Keep every word of the entries and print them exactly; the pictures stay out.

Provided records:
Segment Open
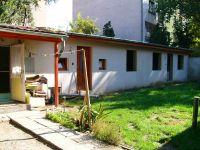 Eladó családi ház, X. kerületben, Vaspálya utcában 45.9 M Ft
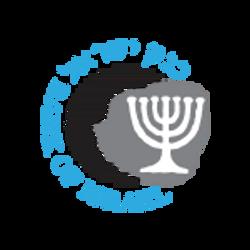 bank-israel-150x150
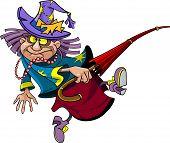 Cartoon Fairy Old Enchantress With Umbrella Walks.eps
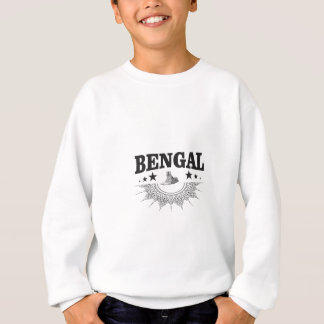 Sudadera Bengala que se sienta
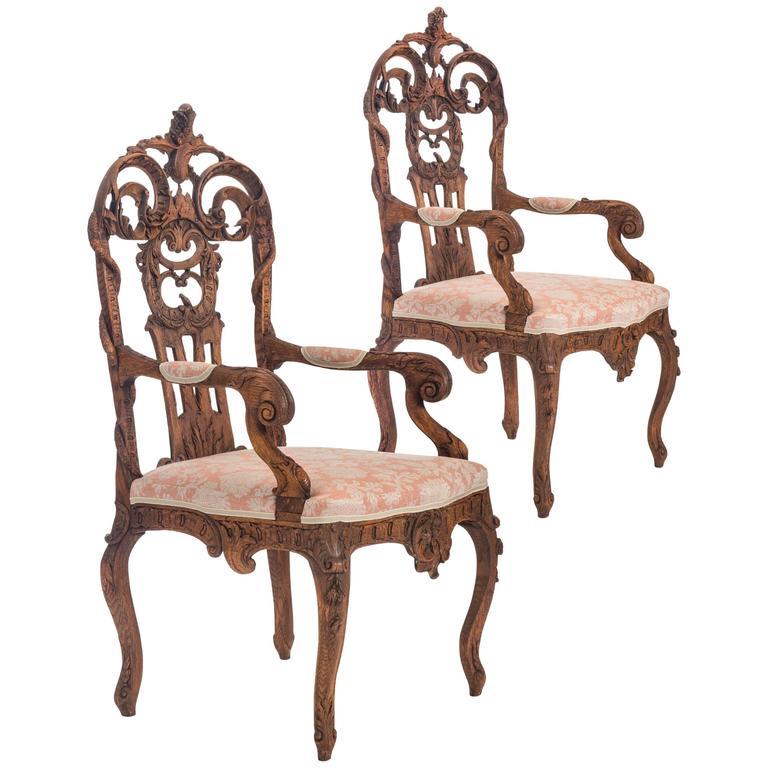 Pair of Liege or Aix-la-chapelle Rococo Oak Armchairs For Sale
Segment Closed
Exercise output:
 Eladó családi ház, X. kerületben, Vaspálya utcában 45.9 M Ft
 bank-israel-150x150
 Cartoon Fairy Old Enchantress With Umbrella Walks.eps
 Sudadera Bengala que se sienta
 Pair of Liege or Aix-la-chapelle Rococo Oak Armchairs For Sale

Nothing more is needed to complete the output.